1ab: First Architecture Biennale

First Architecture Biennale Rotterdam (1ab) is an international urban event organizing a series of lectures, competitions, and exhibitions throughout the city. Eight international architects and designers were invited to design a “stim” – a site specific interactive installation, as described by architect and critic Lars Lerup – an object, image, or space that brings together various forms of technology in order to create a moment of connectivity and intense engagement.

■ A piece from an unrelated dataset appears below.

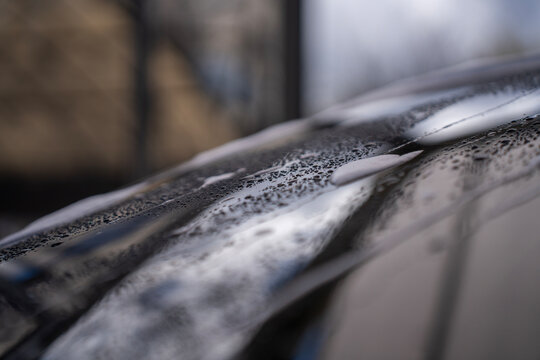 Close-up of water droplets and foam residue on a dark passenger car surface after washing at a self service car wash.
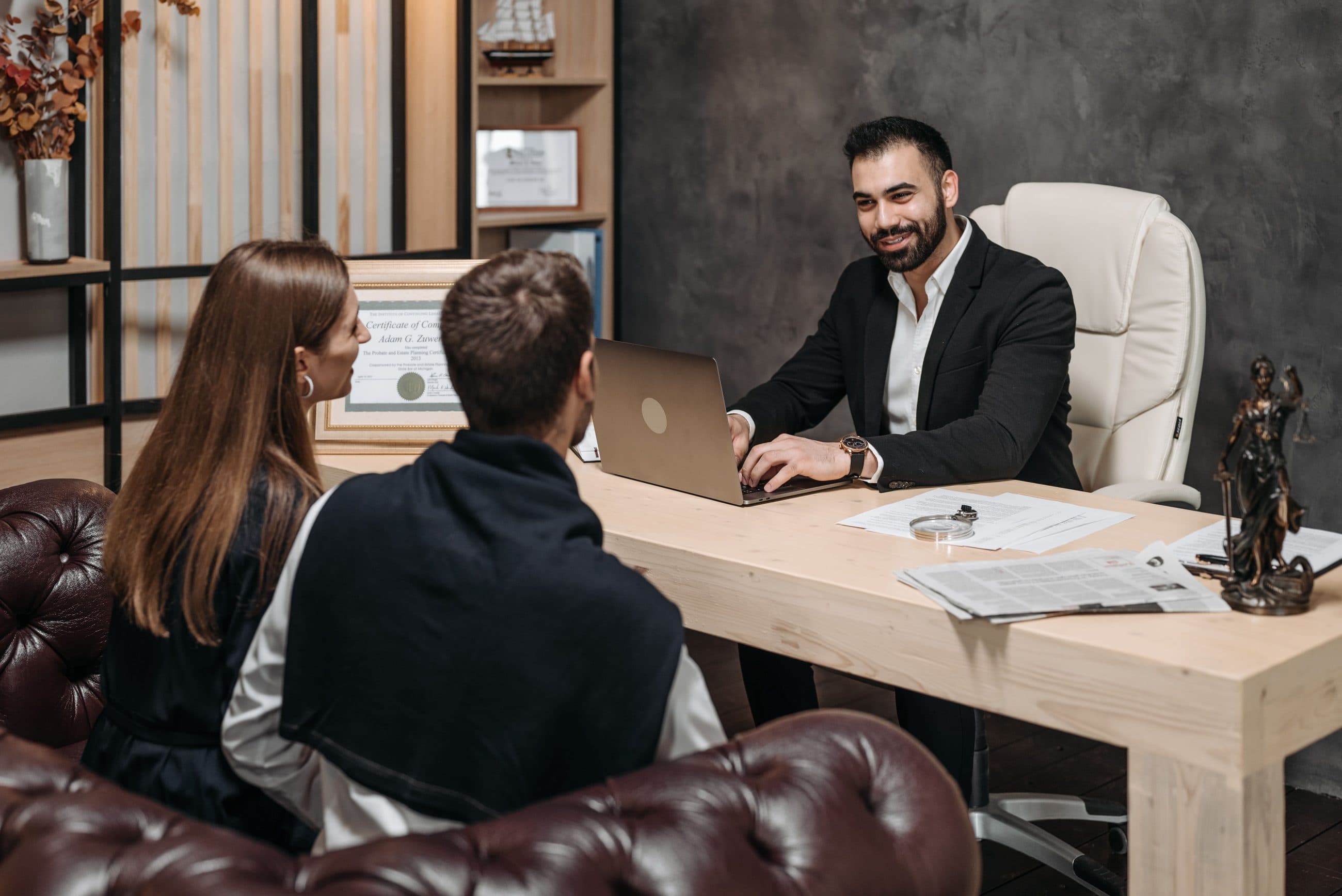 A solicitor meeting two clients at his desk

Interloop’s three Stim proposals utilize simple technologies to create a spatial dynamic where fixed material elements become balanced with the real-time circumstances of pedestrian intrigue and engagement.

Symonds Teaching Labs

Gardiner Symonds Teaching Labs 1 and 2 are interactive, multi-media learning facilities located on the Rice University campus. Flexibility in the Symonds Labs is built into the spatial dynamic where fixed material elements become balanced with the real-time circumstances of use. The space is poised, where flexibility is embedded into the architecture but latent – induced by the conditions of use, and facilitated by the visual lines of connection between users, computer monitors, large format screens, audience cameras, and the simultaneous electronic and human modes of communication that are consistent with each of these lines of connection. Audible lines of communication remain unobstructed, and at times relied upon significantly, suggesting to us that libraries and workspaces of the future will be both noisy and active places if they are used correctly.